BEGIN Given passage

As when Helen Keller began to name objects, this is the beginning of a shared reality. Or is it? We take it for granted that when Nova sees her giraffe, we see the same giraffe, but we have no way of knowing that; there is no test. All we know is we use the same name for the giraffe. Helen Keller made the connection that sharing the names of objects is the beginning of a shared reality, but what’s shared is just the names. Naming objects is the beginning of making abstractions, but that doesn’t mean your abstractions are my abstractions.Adding rooms
As Nova matures, she’ll increase her vocabulary and ability to abstract. Recall my newsletter about the growing house. Start with the basics and add rooms as needed. As we learn, we add metaphorical rooms as needed. These new rooms are filled with thoughts formed by language, increasing in volume and complexity.
Long before Nova has a vocabulary, her parents and grandparents read stories to her. Soon Nova will have enough vocabulary to understand simple stories. Most of these stories won’t come from a book or movie. They’ll come from the oral descriptions of the events around her. Mama will say, “I found your giraffe.” Mama found my giraffe is a story. Over time, the stories will get more complex, and they’ll arrive in local conversation and in media.
Eventually, Nova will learn that some stories are fiction (made up), and some are non-fiction (real events and science). That “fact” will be just another story. We tell stories about the family dog getting into the cat food, and we tell stories about things too small (quantum physics) and things too big (the universe) to be experienced without special instruments. The “things” in the above sentence are also stories. Both cute pet anecdotes and scientific descriptions are textual maps that create our local reality.

END Given passage
BEGIN Given data

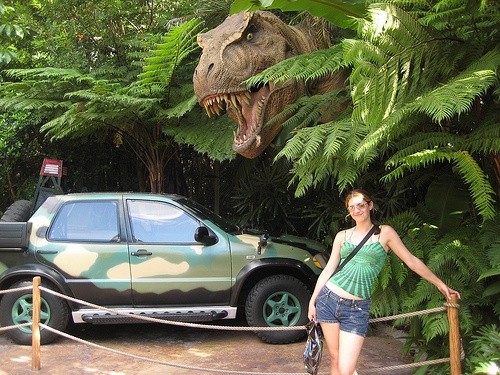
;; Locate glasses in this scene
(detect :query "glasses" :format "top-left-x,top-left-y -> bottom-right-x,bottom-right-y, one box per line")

END Given data

Work required:
Based on the passage about naming and shared reality, explain why we cannot be sure that when Nova sees her giraffe, we see the same giraffe. Answer in one to three sentences. Rely only on the text, not on the data.

Task response:
We have no way of knowing, because there is no test for it. All we know is that we use the same name for the giraffe, so what is shared is only the name.